On May 16, 1975, 12,000 people packed into Detroit’s Cobo Hall—the largest venue in a city many considered the capital of rock ’n’ roll. Bogart and Aucoin went all out on production. To fire up the crowd, a cameraman followed the band from the dressing room to the stage, projecting the shot onto a giant screen overhead. During the song “100,000 Years,” flamethrowers wrapped the band in a curtain of fire. And this time Criss’s drum kit rose to twice its usual height.

The concerts were a massive success, yet the recordings were still mediocre. The energy was there, but the band’s musicianship suffered in its frenzied live performance. In the end, sound engineers recorded over much of the material. Nevertheless, certain core elements remain, including Criss’s drum tracks, lead singer Paul Stanley’s stage banter, and the propulsive fury of early singles “Deuce” and “Strutter,” in which the band’s energy soars in response to the sound of thousands of screaming fans. The physical record was an accomplishment of its own. A double album with a gatefold sleeve, it featured handwritten notes from the band, a glossy eight-page booklet, and a centerfold collage of in-concert photos.

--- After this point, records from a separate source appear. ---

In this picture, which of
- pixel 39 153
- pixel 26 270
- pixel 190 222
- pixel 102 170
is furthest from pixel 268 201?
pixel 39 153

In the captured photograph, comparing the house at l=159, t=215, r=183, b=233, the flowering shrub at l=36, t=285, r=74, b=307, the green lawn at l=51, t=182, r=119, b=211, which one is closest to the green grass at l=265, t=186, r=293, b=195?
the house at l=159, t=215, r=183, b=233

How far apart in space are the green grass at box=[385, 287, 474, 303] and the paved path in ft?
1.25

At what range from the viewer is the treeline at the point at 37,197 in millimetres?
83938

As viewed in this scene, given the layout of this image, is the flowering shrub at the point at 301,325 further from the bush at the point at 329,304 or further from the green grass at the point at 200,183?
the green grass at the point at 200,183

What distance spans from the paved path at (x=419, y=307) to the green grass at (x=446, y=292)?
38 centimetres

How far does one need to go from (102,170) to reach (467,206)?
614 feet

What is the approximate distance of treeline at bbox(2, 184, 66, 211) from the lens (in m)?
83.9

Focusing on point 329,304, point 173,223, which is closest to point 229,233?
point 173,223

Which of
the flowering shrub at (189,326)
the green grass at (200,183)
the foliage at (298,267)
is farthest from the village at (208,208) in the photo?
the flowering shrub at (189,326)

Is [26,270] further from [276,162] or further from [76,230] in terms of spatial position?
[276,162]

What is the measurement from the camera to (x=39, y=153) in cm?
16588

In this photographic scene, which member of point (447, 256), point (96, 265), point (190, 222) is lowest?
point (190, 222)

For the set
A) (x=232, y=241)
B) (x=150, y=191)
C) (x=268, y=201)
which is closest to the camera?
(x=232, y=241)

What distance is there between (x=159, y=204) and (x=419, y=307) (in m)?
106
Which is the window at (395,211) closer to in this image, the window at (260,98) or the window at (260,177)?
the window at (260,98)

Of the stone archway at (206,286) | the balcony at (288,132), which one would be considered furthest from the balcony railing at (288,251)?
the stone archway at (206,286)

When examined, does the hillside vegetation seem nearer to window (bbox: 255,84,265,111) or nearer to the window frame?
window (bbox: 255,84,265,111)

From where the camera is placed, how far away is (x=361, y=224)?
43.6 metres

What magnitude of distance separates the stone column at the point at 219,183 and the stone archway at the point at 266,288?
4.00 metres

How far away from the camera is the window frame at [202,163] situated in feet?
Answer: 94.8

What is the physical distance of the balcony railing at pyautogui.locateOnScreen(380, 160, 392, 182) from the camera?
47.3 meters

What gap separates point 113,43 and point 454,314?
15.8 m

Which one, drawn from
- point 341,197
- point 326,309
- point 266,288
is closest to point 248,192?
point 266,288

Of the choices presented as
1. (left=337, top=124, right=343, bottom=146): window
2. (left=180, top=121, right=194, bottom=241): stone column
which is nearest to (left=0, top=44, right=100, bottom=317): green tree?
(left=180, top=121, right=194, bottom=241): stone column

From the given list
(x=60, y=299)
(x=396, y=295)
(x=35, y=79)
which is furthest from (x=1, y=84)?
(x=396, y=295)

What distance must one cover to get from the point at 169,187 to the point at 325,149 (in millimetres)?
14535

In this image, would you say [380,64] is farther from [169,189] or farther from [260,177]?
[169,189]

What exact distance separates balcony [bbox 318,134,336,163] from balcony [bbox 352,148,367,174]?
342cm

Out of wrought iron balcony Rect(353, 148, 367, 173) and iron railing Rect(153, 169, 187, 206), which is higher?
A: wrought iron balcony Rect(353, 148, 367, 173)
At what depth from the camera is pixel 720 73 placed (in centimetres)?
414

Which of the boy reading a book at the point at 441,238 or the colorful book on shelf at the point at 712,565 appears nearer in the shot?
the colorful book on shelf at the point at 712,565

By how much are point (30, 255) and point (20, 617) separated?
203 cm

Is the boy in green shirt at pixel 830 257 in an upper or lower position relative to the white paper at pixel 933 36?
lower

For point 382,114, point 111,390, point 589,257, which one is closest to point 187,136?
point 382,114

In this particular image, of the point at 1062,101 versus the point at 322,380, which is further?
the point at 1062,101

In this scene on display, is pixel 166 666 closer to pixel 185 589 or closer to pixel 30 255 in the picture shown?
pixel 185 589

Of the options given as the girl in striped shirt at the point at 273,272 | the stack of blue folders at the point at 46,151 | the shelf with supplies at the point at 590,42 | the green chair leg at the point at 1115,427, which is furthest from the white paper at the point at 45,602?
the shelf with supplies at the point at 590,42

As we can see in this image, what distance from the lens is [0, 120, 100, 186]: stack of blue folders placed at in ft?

Alive! was released on September 10, 1975. Five days later, Aucoin sent Bogart a letter of termination: Kiss was leaving the label. In desperation, Bogart, who’d recently mortgaged his house, cut Aucoin and the band a check for $2 million to retain them. Then everyone sat back and watched the Billboard chart.

The result was unprecedented. Alive! peaked at No. 9 and remained on the charts for the next 110 weeks, becoming the band’s first record to sell more than a million copies. By the end of 1975, major rock bands from Blue Öyster Cult to REO Speedwagon suddenly found themselves opening for Kiss. Today, Alive! has sold more than 9 million copies, making it the biggest selling Kiss album of all time.

Alive! rescued both Kiss and Casablanca from oblivion. The band’s next three albums—Destroyer (1976), Rock and Roll Over (1976), and Love Gun (1977)—were all certified platinum. In 1977, Kiss topped a Gallup poll as the most popular act among American teens. The late ’70s saw a superstorm of Kiss merchandise, including Kiss makeup kits, pinball machines, Marvel comic books, and even a made-for-TV movie called Kiss Meets the Phantom of the Park.

But Alive! also changed the music industry. “Shortly after it hit, just about every hard rock band issued live albums,” says Greg Prato, a writer for Rolling Stone and the author of The Eric Carr Story, about Kiss’s short-lived drummer Eric Carr. “Some of those albums were the best live rock recordings of all time: Thin Lizzy’s Live and Dangerous, the Ramones’s It’s Alive, Queen’s Live Killers, Led Zeppelin’s The Song Remains the Same, Cheap Trick, At Budokan.”

What makes Alive! a masterpiece, though, is how it captures the essence of Kiss—a hard rock band that was meant to be seen, or at least heard, live. “The emphasis on a live album is the experience itself, specifically how close the record translates and interprets the experience of actually attending the show,” says author and Kiss fan Chuck Klosterman. “[Alive!] jumps out of the speakers. It feels like a bootleg of the highest quality.”

Ultimately, Bogart’s excessive spending habits, along with his prodigious cocaine use at Casablanca HQ, led to his ouster from the label in 1980. By that point, he’d become the reigning king of disco, breaking such acts as the Village People and Donna Summer. He died of cancer two years later at age 39, having just created Boardwalk Records and signed the then-unknown rock goddess Joan Jett. In the decades after his death, the iconic metal band he’d helped bring to the top continues to tour, even making an appearance on American Idol in 2009. For 40 years, Kiss has been sending drum kits aloft (albeit with a different drummer), performing in fully painted faces, setting stages on fire, all in an effort to recapture an impossible sound. With Alive!, Bogart had created a chimera. It was a record that could never exist in real life: part raucous energy, part polished studio overdubs, a “live” masterpiece better than the best live act in rock history.

This piece originally ran in Mental Floss magazine.